They have also released numerous limited edition rainbow bottles, with proceeds benefiting LGBTQ projects, events, causes around the world. They even worked on these with Gilbert Baker, the artist who designed the original Pride rainbow flag. Absolut is just one example of a brand that has supported the gay community with millions of dollars of donations and has shown long term commitment over 40 years that cause. So, it is completely wrong to see people, some born well after 1981, telling brands they have no place in Pride.
And of course, companies are employers with LGBTQ employees and their support for Pride signals support for their staff (and customers) in the workplace and that alone simply wasn’t the case even 10 years ago.
I have taken this as an example of an extreme view on social media that goes on to get amplified via re-tweets and like. History is of course not immune to the prevalence of extreme views being given prominence and having terrible effects from the Crusades, extreme Protestantism and extreme Catholicism during the Reformation, the terror of the French Revolution to more recent 20th century examples of Fascism, Communism, the Khmer Rouge and radical Islam. We might also call it fundamentalism.

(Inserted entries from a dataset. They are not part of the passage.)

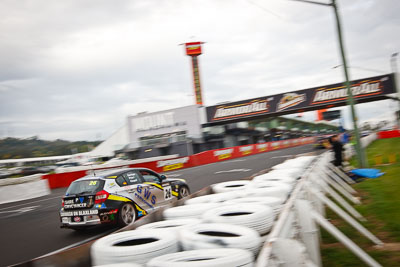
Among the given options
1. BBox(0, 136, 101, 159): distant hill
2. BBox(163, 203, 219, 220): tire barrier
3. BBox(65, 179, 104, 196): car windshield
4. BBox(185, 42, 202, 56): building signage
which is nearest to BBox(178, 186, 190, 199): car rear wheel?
BBox(65, 179, 104, 196): car windshield

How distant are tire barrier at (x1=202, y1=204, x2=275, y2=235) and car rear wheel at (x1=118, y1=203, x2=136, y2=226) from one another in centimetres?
381

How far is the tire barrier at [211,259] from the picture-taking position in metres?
2.18

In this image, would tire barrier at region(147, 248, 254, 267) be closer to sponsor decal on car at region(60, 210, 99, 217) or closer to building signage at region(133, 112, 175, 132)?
sponsor decal on car at region(60, 210, 99, 217)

How extreme views take hold, get amplified, exploited, and hijacked seems to be a key factor in how polarised societies have become in the West with consequent impact on politics; and the answer to that question is not straightforward. Dark forces generating ‘bots’ on Twitter, politicians cynically jumping on extreme far left or far right positions for political advantage so that the ‘tweet’ becomes the news story, but perhaps it is just the nature of social media itself and how we consume news, information and other people’s views. There is no room for that balance, nuance, context etc in 240 characters.
When was the last time you saw a public figure submit to a probing lengthy interview with a journalist and get asked detailed questions about policy? When did you last read an in-depth analysis on a current affairs topic? When did you last read a Twitter thread longer than two tweets with verified statistics, context, and caveats? (They do exist!)
There is obviously a space for the historian (or even a journalist) here who wants to champion accuracy, cite sources, provide balance, and challenge viewpoints with space for argument and debate. But are there people out there willing to listen, or is the space for the balance middle ground view getting smaller? If the latter, it feels to me the world is not going to become a happier place anytime soon.